• [WHAT YOU ARE ASKED TO DO] Copy out every one of the following records word for word.

• [DATA SUPPLIED]

— Begin —

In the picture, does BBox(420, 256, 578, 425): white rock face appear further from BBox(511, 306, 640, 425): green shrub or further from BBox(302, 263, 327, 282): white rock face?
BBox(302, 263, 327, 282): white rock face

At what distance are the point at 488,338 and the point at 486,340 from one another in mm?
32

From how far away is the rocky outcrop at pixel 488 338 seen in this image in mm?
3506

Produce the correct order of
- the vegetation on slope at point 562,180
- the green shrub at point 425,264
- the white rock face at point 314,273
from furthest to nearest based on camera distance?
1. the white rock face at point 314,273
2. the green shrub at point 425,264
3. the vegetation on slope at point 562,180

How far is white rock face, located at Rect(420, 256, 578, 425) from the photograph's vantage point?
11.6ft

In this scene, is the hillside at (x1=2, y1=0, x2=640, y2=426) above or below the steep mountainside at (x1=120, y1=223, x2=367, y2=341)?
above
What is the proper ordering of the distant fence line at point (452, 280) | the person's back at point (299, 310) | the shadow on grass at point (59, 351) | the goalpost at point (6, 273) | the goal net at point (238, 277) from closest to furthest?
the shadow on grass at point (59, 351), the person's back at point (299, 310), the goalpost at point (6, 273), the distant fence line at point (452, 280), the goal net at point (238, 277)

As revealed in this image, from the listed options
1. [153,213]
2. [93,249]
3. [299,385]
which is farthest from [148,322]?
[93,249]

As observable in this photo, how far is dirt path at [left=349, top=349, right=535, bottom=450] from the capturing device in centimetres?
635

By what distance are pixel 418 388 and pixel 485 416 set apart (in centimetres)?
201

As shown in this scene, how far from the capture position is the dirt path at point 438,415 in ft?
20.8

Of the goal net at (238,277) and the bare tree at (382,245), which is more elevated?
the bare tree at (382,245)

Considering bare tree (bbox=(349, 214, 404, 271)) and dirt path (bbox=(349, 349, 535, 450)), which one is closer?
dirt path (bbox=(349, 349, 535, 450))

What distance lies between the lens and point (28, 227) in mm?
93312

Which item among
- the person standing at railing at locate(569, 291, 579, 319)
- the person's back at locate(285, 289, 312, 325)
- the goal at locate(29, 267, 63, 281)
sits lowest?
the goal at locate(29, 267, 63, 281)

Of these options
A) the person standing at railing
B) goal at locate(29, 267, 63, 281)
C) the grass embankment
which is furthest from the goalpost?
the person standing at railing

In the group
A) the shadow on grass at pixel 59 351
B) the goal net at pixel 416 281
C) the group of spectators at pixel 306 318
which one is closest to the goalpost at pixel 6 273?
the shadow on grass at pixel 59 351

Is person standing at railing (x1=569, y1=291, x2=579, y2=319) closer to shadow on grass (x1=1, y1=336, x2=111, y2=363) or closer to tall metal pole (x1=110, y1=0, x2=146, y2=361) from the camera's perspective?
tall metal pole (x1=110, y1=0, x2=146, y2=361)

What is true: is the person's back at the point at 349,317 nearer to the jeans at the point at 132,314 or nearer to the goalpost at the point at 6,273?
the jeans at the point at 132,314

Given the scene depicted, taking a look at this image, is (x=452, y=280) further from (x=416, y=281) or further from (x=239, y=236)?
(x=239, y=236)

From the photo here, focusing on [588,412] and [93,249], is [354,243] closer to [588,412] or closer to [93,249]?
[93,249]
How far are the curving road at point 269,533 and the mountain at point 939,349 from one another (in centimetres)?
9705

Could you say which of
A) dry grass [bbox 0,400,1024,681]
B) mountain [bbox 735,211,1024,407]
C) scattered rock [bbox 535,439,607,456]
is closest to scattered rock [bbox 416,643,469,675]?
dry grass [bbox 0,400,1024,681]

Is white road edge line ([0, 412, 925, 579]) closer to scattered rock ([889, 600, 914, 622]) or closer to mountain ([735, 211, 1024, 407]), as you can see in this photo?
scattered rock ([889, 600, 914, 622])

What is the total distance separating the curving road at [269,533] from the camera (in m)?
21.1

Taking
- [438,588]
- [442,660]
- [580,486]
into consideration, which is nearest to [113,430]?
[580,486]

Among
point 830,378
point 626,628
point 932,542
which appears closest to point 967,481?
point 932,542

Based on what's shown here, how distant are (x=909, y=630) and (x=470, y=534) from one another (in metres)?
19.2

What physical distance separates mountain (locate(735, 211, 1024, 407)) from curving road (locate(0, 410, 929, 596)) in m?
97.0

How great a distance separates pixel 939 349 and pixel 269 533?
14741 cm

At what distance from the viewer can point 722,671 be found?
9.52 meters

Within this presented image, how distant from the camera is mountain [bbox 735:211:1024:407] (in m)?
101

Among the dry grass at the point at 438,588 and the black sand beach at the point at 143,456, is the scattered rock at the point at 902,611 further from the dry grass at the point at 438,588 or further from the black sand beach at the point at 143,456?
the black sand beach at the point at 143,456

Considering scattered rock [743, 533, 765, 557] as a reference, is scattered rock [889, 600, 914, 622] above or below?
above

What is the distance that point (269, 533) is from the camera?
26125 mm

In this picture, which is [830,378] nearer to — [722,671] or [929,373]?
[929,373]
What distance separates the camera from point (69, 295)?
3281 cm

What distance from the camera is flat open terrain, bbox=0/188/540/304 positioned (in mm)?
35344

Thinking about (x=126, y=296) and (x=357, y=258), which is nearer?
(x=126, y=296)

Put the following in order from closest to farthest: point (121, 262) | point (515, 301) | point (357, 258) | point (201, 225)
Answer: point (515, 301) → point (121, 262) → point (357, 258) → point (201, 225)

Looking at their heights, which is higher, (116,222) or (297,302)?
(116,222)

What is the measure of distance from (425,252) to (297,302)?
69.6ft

— End —

• [REPLY TO THE TASK]
In the picture, does BBox(420, 256, 578, 425): white rock face appear further from BBox(511, 306, 640, 425): green shrub or further from BBox(302, 263, 327, 282): white rock face?
BBox(302, 263, 327, 282): white rock face

At what distance are the point at 488,338 and the point at 486,340 from one another in mm?
32

From how far away is the rocky outcrop at pixel 488 338 seen in this image in mm?
3506

Produce the correct order of
- the vegetation on slope at point 562,180
- the green shrub at point 425,264
- the white rock face at point 314,273
from furthest to nearest based on camera distance?
1. the white rock face at point 314,273
2. the green shrub at point 425,264
3. the vegetation on slope at point 562,180

How far is white rock face, located at Rect(420, 256, 578, 425) from the photograph's vantage point?
11.6ft

In this scene, is the hillside at (x1=2, y1=0, x2=640, y2=426) above or below the steep mountainside at (x1=120, y1=223, x2=367, y2=341)?
above
What is the proper ordering of the distant fence line at point (452, 280) | the person's back at point (299, 310) | the shadow on grass at point (59, 351) | the goalpost at point (6, 273) | the goal net at point (238, 277) from closest to furthest?
the shadow on grass at point (59, 351), the person's back at point (299, 310), the goalpost at point (6, 273), the distant fence line at point (452, 280), the goal net at point (238, 277)

As revealed in this image, from the listed options
1. [153,213]
2. [93,249]
3. [299,385]
which is farthest from [148,322]?
[93,249]

As observable in this photo, how far is dirt path at [left=349, top=349, right=535, bottom=450] from the capturing device in centimetres?
635

By what distance are pixel 418 388 and pixel 485 416 set apart (in centimetres)?
201

As shown in this scene, how far from the capture position is the dirt path at point 438,415 in ft?
20.8

Of the goal net at (238,277) and the bare tree at (382,245), which is more elevated?
the bare tree at (382,245)

Considering bare tree (bbox=(349, 214, 404, 271)) and dirt path (bbox=(349, 349, 535, 450)), which one is closer?
dirt path (bbox=(349, 349, 535, 450))

What distance lies between the lens and point (28, 227) in mm?
93312

Which item among
- the person standing at railing at locate(569, 291, 579, 319)
- the person's back at locate(285, 289, 312, 325)
- the goal at locate(29, 267, 63, 281)
sits lowest?
the goal at locate(29, 267, 63, 281)

Of these options
A) the person standing at railing
B) goal at locate(29, 267, 63, 281)
C) the grass embankment
which is furthest from the goalpost?
the person standing at railing

In the group
A) the shadow on grass at pixel 59 351
B) the goal net at pixel 416 281
C) the group of spectators at pixel 306 318
which one is closest to the goalpost at pixel 6 273?
the shadow on grass at pixel 59 351

Is person standing at railing (x1=569, y1=291, x2=579, y2=319) closer to shadow on grass (x1=1, y1=336, x2=111, y2=363) or closer to tall metal pole (x1=110, y1=0, x2=146, y2=361) from the camera's perspective?
tall metal pole (x1=110, y1=0, x2=146, y2=361)

What is true: is the person's back at the point at 349,317 nearer to the jeans at the point at 132,314 or nearer to the goalpost at the point at 6,273?
the jeans at the point at 132,314

Given the scene depicted, taking a look at this image, is (x=452, y=280) further from (x=416, y=281) or further from (x=239, y=236)?
(x=239, y=236)

From the photo here, focusing on [588,412] and [93,249], is [354,243] closer to [588,412] or closer to [93,249]?
[93,249]
How far are the curving road at point 269,533 and the mountain at point 939,349 from one another (in centimetres)?
9705

Could you say which of
A) dry grass [bbox 0,400,1024,681]
B) mountain [bbox 735,211,1024,407]
C) scattered rock [bbox 535,439,607,456]
is closest to scattered rock [bbox 416,643,469,675]?
dry grass [bbox 0,400,1024,681]

Is white road edge line ([0, 412, 925, 579]) closer to scattered rock ([889, 600, 914, 622]) or closer to mountain ([735, 211, 1024, 407]), as you can see in this photo?
scattered rock ([889, 600, 914, 622])

What is the total distance separating the curving road at [269,533] from the camera (in m)?
21.1

Taking
- [438,588]
- [442,660]
- [580,486]
into consideration, which is nearest to [113,430]?
[580,486]

Among
point 830,378
point 626,628
point 932,542
which appears closest to point 967,481?
point 932,542

Based on what's shown here, how distant are (x=909, y=630) and (x=470, y=534) from one another (in metres)?
19.2

What physical distance separates mountain (locate(735, 211, 1024, 407)) from curving road (locate(0, 410, 929, 596)) in m?
97.0

How great a distance separates pixel 939 349 and pixel 269 533?
14741 cm

At what distance from the viewer can point 722,671 be found?
9.52 meters

Within this presented image, how distant from the camera is mountain [bbox 735:211:1024:407] (in m)?
101

Among the dry grass at the point at 438,588 and the black sand beach at the point at 143,456, is the scattered rock at the point at 902,611 further from the dry grass at the point at 438,588 or further from the black sand beach at the point at 143,456?
the black sand beach at the point at 143,456

Considering scattered rock [743, 533, 765, 557] as a reference, is scattered rock [889, 600, 914, 622] above or below?
above

What is the distance that point (269, 533) is from the camera?
26125 mm

In this picture, which is [830,378] nearer to — [722,671] or [929,373]?
[929,373]
What distance separates the camera from point (69, 295)?
3281 cm

What distance from the camera is flat open terrain, bbox=0/188/540/304 positioned (in mm)?
35344

Thinking about (x=126, y=296) and (x=357, y=258), which is nearer?
(x=126, y=296)

Put the following in order from closest to farthest: point (121, 262) | point (515, 301) | point (357, 258) | point (201, 225)
Answer: point (515, 301) → point (121, 262) → point (357, 258) → point (201, 225)

Looking at their heights, which is higher, (116,222) or (297,302)?
(116,222)

What is the measure of distance from (425,252) to (297,302)?
69.6ft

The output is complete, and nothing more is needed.